Handling errors on the middle is a dangerous optimization.
Others have said much about a transaction loop, but I also don't think that database transactions are necessarily designed to fail in the sense that the failure is a normal mode of operation. Failing transactions are still considered exceptional; their sole goal is to provide logical atomicity.
You're the first person I've heard say so. When I was learning DB stuff, there were loads of examples of things that looked at the error from a transaction. Not a single one of them then retried the transaction as a result.
The OP's comment is a symptom of this -- they did some writes or some transactions and were getting failures, which means they weren't retrying their transactions. And then when they searched to solve the problem, the advice they received wasn't "oh, you should be retrying your transactions" -- rather, it was some complicated technical thing to avoid the problem by preventing concurrent writes.
I'm in the opposite camp. Transactions can fail, however retrying them is not the solution. It hides the symptom (which is not a problem with proper monitoring), but more importantly, it can lead to overwhelming the db server. Sometimes failure happens because of the load, in which case retrying the query is counterproductive. And even in cases where retrying would be the correct approach, it is the responsibility of the app logic, not of the db connection layer, to retry the query.

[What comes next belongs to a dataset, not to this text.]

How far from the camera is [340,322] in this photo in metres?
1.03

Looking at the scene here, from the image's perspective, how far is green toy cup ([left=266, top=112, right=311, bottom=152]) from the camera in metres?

Imho of course. :)
OK, here's a potentially controversial opinion from someone coming into the web + DB field from writing operating systems:
1. Database transactions are designed to fail
Therefore
2. All database transactions should done in a transaction loop
Basically something like this:
https://gitlab.com/martyros/sqlutil/-/blob/master/txutil/txu...
That loop function should really have a Context so it can be cancelled; that's future work. But the idea stands -- it should be considered normal for transactions to fail, so you should always have a retry loop around them.